- _Given task_:
Reproduce each of the following records verbatim, preserving every line in its original order and form.
──────── Supplied records ────────
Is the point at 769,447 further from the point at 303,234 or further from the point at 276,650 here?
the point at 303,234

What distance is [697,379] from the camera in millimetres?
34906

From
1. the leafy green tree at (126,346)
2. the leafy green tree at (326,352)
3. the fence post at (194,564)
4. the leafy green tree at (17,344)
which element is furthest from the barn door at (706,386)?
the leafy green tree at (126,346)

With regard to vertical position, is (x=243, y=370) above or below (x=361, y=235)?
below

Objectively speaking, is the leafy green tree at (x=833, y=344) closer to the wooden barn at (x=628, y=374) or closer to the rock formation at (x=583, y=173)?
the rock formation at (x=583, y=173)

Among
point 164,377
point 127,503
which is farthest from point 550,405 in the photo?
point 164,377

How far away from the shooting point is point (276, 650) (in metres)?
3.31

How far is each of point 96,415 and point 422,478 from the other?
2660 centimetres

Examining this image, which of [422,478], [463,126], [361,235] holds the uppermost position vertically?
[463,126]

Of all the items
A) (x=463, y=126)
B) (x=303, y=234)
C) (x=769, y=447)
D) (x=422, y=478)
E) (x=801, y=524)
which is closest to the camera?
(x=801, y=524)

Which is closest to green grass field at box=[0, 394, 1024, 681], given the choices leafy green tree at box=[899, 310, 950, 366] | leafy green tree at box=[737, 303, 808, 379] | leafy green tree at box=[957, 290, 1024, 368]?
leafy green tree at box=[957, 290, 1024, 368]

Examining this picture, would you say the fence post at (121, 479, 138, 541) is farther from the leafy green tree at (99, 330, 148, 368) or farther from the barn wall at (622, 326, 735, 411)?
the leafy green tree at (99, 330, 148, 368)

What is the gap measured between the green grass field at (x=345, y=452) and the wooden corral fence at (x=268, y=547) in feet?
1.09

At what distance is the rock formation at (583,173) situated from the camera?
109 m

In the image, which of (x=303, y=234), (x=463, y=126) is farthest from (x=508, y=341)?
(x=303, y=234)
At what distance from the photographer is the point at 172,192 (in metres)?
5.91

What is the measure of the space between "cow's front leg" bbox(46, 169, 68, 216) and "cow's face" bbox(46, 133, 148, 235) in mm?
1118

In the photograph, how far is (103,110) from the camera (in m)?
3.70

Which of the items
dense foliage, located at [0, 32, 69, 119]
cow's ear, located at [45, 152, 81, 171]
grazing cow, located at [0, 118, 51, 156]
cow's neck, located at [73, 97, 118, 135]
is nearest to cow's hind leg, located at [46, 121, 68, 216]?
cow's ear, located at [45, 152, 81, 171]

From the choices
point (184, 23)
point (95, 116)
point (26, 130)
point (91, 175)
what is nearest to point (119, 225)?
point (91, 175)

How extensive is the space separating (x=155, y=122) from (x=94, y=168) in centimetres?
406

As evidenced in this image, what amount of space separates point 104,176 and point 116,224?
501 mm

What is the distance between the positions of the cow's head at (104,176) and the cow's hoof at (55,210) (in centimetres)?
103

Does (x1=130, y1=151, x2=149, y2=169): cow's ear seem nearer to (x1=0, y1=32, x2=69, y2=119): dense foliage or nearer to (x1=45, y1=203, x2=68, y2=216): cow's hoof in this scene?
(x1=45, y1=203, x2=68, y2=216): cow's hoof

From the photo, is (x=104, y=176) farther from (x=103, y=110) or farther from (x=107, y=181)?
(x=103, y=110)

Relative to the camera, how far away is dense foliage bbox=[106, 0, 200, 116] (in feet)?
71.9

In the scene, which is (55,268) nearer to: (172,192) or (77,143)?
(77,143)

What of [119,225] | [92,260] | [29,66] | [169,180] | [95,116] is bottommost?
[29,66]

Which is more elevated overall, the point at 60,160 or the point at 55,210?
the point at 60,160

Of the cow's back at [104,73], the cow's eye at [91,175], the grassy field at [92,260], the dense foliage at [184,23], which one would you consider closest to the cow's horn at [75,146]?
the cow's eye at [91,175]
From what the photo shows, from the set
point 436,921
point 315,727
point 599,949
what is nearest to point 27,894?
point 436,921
────────
- _Exercise response_:
Is the point at 769,447 further from the point at 303,234 or further from the point at 276,650 here?
the point at 303,234

What distance is [697,379] from the camera in millimetres?
34906

From
1. the leafy green tree at (126,346)
2. the leafy green tree at (326,352)
3. the fence post at (194,564)
4. the leafy green tree at (17,344)
which element is furthest from the barn door at (706,386)?
the leafy green tree at (126,346)

With regard to vertical position, is (x=243, y=370) above or below (x=361, y=235)?
below

Objectively speaking, is the leafy green tree at (x=833, y=344) closer to the wooden barn at (x=628, y=374) or closer to the rock formation at (x=583, y=173)?
the rock formation at (x=583, y=173)

Among
point 164,377
point 127,503
which is farthest from point 550,405 in the photo?
point 164,377

How far away from the shooting point is point (276, 650) (in metres)?
3.31

How far is each of point 96,415 and point 422,478 from the other?
2660 centimetres

Examining this image, which of [422,478], [463,126], [361,235] holds the uppermost position vertically?
[463,126]

Of all the items
A) (x=463, y=126)
B) (x=303, y=234)
C) (x=769, y=447)
D) (x=422, y=478)
E) (x=801, y=524)
which is closest to the camera?
(x=801, y=524)

Which is closest to green grass field at box=[0, 394, 1024, 681], given the choices leafy green tree at box=[899, 310, 950, 366] | leafy green tree at box=[737, 303, 808, 379] | leafy green tree at box=[957, 290, 1024, 368]?
leafy green tree at box=[957, 290, 1024, 368]

Examining this picture, would you say the fence post at (121, 479, 138, 541) is farther from the leafy green tree at (99, 330, 148, 368) or farther from the barn wall at (622, 326, 735, 411)?
the leafy green tree at (99, 330, 148, 368)

What is the gap measured between the green grass field at (x=345, y=452) and the wooden corral fence at (x=268, y=547) in feet?
1.09

At what distance is the rock formation at (583,173) situated from the camera?
109 m

In the image, which of (x=303, y=234), (x=463, y=126) is farthest from (x=508, y=341)?
(x=303, y=234)
At what distance from the photographer is the point at 172,192 (in metres)?
5.91

What is the measure of the space between "cow's front leg" bbox(46, 169, 68, 216) and "cow's face" bbox(46, 133, 148, 235) in mm?
1118

In the photograph, how far is (103,110) from the camera (in m)?
3.70

Which of the items
dense foliage, located at [0, 32, 69, 119]
cow's ear, located at [45, 152, 81, 171]
grazing cow, located at [0, 118, 51, 156]
cow's neck, located at [73, 97, 118, 135]
is nearest to cow's hind leg, located at [46, 121, 68, 216]?
cow's ear, located at [45, 152, 81, 171]

From the choices
point (184, 23)
point (95, 116)
point (26, 130)
point (91, 175)
what is nearest to point (119, 225)?
point (91, 175)

How extensive is the space separating (x=155, y=122) from (x=94, y=168) in centimetres?
406

As evidenced in this image, what amount of space separates point 104,176 and point 116,224?
501 mm

What is the distance between the positions of the cow's head at (104,176) and the cow's hoof at (55,210) (in centimetres)?
103

Does (x1=130, y1=151, x2=149, y2=169): cow's ear seem nearer to (x1=0, y1=32, x2=69, y2=119): dense foliage or nearer to (x1=45, y1=203, x2=68, y2=216): cow's hoof in this scene?
(x1=45, y1=203, x2=68, y2=216): cow's hoof

From the photo, is (x=104, y=176) farther from (x=103, y=110) or farther from (x=107, y=181)?
(x=103, y=110)

Relative to the camera, how far away is dense foliage bbox=[106, 0, 200, 116] (in feet)?
71.9

In the scene, which is (55,268) nearer to: (172,192) or (77,143)?
(77,143)

What of [119,225] | [92,260] | [29,66] | [169,180] | [95,116] is bottommost?
[29,66]

Which is more elevated overall, the point at 60,160 or the point at 55,210?
the point at 60,160

Of the cow's back at [104,73], the cow's eye at [91,175], the grassy field at [92,260], the dense foliage at [184,23], which one would you consider closest to the cow's horn at [75,146]?
the cow's eye at [91,175]
From what the photo shows, from the set
point 436,921
point 315,727
point 599,949
what is nearest to point 27,894?
point 436,921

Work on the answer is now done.